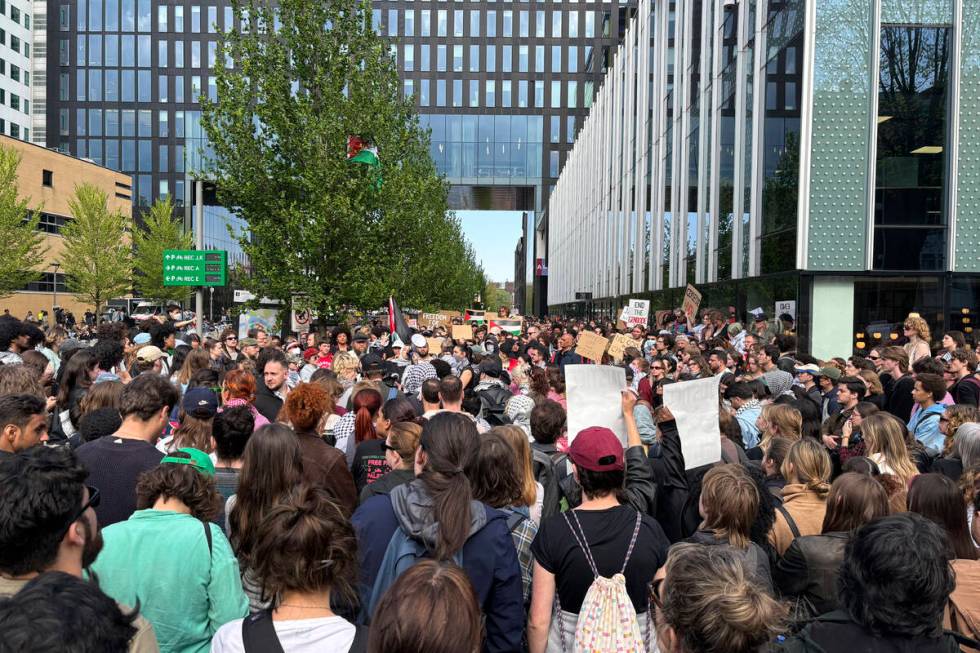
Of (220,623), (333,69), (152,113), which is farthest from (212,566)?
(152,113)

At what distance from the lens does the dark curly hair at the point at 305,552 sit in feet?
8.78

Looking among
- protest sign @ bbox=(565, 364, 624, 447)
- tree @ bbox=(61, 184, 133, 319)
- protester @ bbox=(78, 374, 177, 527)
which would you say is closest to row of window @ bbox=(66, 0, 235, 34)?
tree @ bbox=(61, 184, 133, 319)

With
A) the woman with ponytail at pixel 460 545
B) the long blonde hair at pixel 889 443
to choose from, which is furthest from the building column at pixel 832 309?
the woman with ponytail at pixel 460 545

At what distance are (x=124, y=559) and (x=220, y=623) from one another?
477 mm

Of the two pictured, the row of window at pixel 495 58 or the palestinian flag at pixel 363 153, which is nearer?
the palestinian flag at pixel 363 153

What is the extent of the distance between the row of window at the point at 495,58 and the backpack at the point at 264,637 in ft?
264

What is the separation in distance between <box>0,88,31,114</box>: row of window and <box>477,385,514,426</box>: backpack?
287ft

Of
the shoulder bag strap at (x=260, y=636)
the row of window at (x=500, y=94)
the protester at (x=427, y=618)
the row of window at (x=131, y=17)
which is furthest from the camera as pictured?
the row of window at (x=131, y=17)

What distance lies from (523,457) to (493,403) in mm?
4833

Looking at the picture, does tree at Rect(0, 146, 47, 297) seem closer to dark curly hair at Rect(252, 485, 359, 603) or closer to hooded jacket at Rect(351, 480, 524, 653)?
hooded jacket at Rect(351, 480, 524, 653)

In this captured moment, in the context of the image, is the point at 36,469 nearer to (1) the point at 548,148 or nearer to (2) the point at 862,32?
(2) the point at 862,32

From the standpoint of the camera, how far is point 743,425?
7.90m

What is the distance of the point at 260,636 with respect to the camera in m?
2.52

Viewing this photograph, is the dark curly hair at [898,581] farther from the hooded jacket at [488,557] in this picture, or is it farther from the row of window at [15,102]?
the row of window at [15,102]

----

→ **Short exercise**:
Transcribe the data word for word, beginning with the line containing "Viewing this photograph, is" and continuing through the end of the data.

→ **Expected answer**:
Viewing this photograph, is the dark curly hair at [898,581] farther from the hooded jacket at [488,557] in this picture, or is it farther from the row of window at [15,102]?
the row of window at [15,102]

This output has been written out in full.